==== Page excerpt

Winterborne Whitechurch is a village and civil parish in central Dorset, England, situated in a winterbourne valley on the A354 road on the Dorset Downs 5 mi southwest of Blandford Forum. As calculated in the 2021 census, Winterborne Whitechurch currently has a population of 734. To contrast, in the 2011 census the civil parish had 354 dwellings, 331 households and a population of 757.

==History==
Evidence of prehistoric human activity in the parish consists of 7 barrows and a linear dyke known as Combs Ditch. The dyke was probably a boundary in the Iron Age but was subsequently modified until it had a more defensive purpose by the end of the Roman occupation. One of the barrows near the dyke was excavated in 1864; one cremation and four inhumations were found, as well as crude arrowheads within a bucket urn. There used to be at least five other barrows but these have been destroyed by more recent human activity.

In 1086 in the Domesday Book Winterborne Whitechurch was recorded as Wintreborne; it had 3 households, 1.5 ploughlands and 6 acre of meadow. It was in the hundred of Combsditch, and the lord and tenant-in-chief was Milton Abbey.

Medieval settlement remains, formerly part of Whitechurch, lie on either side of the River Winterborne, south of the present village. The remains indicate a change in the village morphology, from original settlement along the north–south river to later settlement along the Dorchester-Blandford Road. The change probably took place over a long period of time but it is likely to have been accelerated in 1752 when the road became a turnpike; even now the process is not complete since West Farm and cottages at Lower Street still represent the former layout.

========

● Task set:
**a.** In the Winterborne Whitechurch passage, what year was one of the barrows near Combs Ditch excavated?
**b.** Return the part of the Winterborne Whitechurch passage between "In 1086 in the" and "the former layout.", inclusive.
Rely only on the Winterborne Whitechurch passage.

==== Recorded information

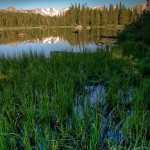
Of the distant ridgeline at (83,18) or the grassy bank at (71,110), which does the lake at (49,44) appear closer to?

========

● Expected outputs:
**a.** 1864

**b.**
In 1086 in the Domesday Book Winterborne Whitechurch was recorded as Wintreborne; it had 3 households, 1.5 ploughlands and 6 acre of meadow. It was in the hundred of Combsditch, and the lord and tenant-in-chief was Milton Abbey.

Medieval settlement remains, formerly part of Whitechurch, lie on either side of the River Winterborne, south of the present village. The remains indicate a change in the village morphology, from original settlement along the north–south river to later settlement along the Dorchester-Blandford Road. The change probably took place over a long period of time but it is likely to have been accelerated in 1752 when the road became a turnpike; even now the process is not complete since West Farm and cottages at Lower Street still represent the former layout.